Eines Nachmittags waren die Connolly-Schwestern auf dem Heimweg von der Schule verschwunden. Sie gingen auf die Harpeth Hall, eine exklusive Mädchenschule in Belle Meade. Die Schule war nicht weit von ihrem Zuhause entfernt, und normalerweise gingen sie in ihren niedlichen Uniformen zu Fuß oder fuhren mit dem Fahrrad. Die Nachbarschaft war so sicher, dass niemand sich darüber Gedanken machte. Als die Mädchen am Abend immer noch nicht zu Hause waren, benachrichtigten die Eltern endlich die Polizei. In den Tagen vor Livesendungen mit Berichterstattung rund um die Uhr hatte die Nachricht sich nicht sehr weit verbreitet. Taylor konnte sich nicht daran erinnern, je etwas im Fernsehen gesehen oder in der Zeitung gelesen zu haben. Alles, was sie wusste, hörte sie von Freundinnen. Die Mädchen verschwanden und wurden ein paar Tage später gefunden. Sie waren ihrem Entführer entkommen, einem seltsamen Mann namens Nathan Chase. Laut offizieller Aussage ging es ihnen gut, als sie nach Hause kamen. Aber die Gerüchteküche brodelte umso heftiger.

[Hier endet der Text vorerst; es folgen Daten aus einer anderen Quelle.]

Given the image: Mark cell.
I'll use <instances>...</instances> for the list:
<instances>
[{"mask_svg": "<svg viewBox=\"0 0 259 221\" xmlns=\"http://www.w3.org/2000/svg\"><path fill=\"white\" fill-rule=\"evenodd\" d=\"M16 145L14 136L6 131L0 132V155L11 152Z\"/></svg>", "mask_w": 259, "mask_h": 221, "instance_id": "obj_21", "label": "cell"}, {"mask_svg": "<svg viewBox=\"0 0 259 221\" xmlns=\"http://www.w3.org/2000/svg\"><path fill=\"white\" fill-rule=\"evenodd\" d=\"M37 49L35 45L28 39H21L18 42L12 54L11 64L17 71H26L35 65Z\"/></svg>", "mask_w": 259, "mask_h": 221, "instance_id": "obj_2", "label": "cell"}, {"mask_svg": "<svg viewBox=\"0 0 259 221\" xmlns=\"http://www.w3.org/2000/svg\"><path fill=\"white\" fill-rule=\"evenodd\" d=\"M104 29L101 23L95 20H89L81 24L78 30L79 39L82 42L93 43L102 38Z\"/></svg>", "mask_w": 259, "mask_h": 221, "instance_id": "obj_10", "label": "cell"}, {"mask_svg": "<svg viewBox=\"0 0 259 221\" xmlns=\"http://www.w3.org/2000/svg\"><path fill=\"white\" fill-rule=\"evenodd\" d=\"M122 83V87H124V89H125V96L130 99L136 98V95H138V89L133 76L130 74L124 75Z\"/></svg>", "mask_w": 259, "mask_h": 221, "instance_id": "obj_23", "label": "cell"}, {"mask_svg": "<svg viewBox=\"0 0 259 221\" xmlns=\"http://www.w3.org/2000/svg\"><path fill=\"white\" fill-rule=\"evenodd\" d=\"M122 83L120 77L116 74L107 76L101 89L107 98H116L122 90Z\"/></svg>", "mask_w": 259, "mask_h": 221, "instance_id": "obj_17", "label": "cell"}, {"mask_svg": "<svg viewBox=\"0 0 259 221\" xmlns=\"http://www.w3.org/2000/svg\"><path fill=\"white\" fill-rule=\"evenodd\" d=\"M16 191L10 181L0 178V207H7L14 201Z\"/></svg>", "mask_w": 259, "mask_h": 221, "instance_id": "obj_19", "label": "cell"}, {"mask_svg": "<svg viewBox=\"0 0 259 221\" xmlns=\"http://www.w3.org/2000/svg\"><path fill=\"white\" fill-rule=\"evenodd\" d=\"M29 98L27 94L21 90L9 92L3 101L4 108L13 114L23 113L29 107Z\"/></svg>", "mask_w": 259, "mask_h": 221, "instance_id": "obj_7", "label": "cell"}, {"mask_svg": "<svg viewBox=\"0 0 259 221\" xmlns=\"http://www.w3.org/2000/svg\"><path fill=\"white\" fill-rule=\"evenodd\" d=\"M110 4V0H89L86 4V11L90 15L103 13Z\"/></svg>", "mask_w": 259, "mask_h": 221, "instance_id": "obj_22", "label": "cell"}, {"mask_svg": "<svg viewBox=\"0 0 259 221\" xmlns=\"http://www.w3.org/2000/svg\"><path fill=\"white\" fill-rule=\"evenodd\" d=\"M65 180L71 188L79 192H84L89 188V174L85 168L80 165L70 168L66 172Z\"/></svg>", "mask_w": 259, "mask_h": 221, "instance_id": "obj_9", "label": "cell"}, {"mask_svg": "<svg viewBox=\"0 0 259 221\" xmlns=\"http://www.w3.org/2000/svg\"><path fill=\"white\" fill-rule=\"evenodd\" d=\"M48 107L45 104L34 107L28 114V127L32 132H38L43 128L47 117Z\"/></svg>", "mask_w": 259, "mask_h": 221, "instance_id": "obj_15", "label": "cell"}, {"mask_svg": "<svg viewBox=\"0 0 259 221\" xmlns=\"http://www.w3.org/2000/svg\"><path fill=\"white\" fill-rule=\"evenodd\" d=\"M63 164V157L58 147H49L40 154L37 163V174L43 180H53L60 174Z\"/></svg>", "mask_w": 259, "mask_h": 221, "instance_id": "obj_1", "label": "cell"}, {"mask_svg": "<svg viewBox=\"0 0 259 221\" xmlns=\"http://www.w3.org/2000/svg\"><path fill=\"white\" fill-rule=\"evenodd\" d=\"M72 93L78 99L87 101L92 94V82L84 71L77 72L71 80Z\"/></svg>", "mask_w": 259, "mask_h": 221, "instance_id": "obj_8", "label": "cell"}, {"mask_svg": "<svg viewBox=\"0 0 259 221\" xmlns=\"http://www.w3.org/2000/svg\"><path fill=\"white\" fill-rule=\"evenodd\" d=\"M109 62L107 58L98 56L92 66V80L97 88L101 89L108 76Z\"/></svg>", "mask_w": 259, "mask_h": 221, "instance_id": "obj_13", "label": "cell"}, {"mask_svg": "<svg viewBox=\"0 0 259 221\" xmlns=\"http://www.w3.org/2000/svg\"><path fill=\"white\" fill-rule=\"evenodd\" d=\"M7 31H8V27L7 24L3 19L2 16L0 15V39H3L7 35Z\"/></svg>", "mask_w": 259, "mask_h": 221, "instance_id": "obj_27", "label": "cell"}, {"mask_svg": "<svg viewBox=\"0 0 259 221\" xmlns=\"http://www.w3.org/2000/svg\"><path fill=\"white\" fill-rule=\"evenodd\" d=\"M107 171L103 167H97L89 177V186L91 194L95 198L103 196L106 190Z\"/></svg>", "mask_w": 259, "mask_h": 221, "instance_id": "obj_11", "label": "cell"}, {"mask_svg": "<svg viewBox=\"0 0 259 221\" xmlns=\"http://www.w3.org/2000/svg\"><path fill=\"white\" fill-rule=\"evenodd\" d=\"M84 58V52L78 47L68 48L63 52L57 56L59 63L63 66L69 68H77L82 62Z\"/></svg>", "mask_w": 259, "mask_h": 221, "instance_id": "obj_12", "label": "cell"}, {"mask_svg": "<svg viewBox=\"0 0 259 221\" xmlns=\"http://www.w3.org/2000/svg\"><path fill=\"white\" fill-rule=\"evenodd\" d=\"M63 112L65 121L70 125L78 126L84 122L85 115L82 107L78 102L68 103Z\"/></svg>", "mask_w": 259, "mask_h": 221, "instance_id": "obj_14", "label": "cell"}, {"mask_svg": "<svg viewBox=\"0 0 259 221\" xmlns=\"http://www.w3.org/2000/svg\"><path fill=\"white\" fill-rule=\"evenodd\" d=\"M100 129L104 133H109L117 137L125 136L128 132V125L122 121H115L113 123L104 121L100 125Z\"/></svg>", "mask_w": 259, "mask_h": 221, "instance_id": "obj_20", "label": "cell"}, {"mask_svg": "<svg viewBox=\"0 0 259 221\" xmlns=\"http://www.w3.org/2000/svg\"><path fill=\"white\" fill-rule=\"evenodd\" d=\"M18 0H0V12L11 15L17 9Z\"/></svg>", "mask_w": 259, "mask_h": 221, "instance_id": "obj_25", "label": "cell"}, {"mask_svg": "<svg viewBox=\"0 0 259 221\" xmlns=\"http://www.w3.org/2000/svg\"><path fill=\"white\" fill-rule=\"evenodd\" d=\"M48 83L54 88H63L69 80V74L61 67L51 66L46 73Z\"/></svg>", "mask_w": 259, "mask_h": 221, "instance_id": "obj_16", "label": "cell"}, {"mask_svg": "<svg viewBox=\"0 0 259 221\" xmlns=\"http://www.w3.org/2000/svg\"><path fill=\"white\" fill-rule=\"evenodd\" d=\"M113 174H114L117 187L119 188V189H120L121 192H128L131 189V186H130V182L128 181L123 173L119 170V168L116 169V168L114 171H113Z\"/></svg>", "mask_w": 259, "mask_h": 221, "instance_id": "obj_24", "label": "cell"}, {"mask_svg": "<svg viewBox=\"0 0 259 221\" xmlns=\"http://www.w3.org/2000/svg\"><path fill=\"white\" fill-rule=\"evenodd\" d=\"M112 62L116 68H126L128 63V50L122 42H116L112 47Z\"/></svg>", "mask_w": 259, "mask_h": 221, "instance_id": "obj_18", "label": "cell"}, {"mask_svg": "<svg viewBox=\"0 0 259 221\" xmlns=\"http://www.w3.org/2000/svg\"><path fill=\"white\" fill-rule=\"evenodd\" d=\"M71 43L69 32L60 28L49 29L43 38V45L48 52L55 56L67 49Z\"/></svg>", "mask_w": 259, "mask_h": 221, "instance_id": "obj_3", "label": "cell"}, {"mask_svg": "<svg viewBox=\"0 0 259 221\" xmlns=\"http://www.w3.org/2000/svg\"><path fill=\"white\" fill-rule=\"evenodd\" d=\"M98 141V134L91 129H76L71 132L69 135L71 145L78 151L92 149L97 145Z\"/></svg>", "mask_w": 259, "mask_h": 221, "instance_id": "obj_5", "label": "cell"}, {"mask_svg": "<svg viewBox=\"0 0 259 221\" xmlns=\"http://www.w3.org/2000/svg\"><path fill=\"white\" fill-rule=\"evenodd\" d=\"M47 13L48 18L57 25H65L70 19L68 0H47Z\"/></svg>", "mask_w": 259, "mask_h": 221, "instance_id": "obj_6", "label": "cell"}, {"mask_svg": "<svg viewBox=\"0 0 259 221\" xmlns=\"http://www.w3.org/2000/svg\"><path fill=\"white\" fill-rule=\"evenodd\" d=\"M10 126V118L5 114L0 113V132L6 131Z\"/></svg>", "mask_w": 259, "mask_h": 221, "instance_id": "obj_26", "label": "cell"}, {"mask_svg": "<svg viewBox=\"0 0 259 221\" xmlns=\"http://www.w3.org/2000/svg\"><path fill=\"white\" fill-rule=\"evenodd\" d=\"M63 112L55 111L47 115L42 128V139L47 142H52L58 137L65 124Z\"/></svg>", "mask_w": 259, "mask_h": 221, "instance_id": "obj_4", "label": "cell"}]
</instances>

Das Auftauchen der Connolly-Schwestern auf Father Ryan, der Highschool von Taylor und Sam, verursachte kaum Aufsehen. Die wohlerzogenen Schüler und ihre vornehmen Eltern sorgten dafür, dass die Mädchen mit offenen Armen aufgenommen und niemals wegen der Geschichte belästigt wurden. Zumindest war das der Eindruck, der an der Oberfläche entstand. In Wahrheit wurde einfach nur sehr diskret geflüstert und gestarrt, wurden die Geschichten hinter verschlossenen Türen weitergegeben, tuschelten die privilegierten Teenager während des Cheerleadertrainings und der Footballspiele. Die Wände des Belle Meade Country Clubs gaben die Geschichte weiter und schwiegen schnell stumm, wenn ein Mitglied der Connolly-Familie auftauchte.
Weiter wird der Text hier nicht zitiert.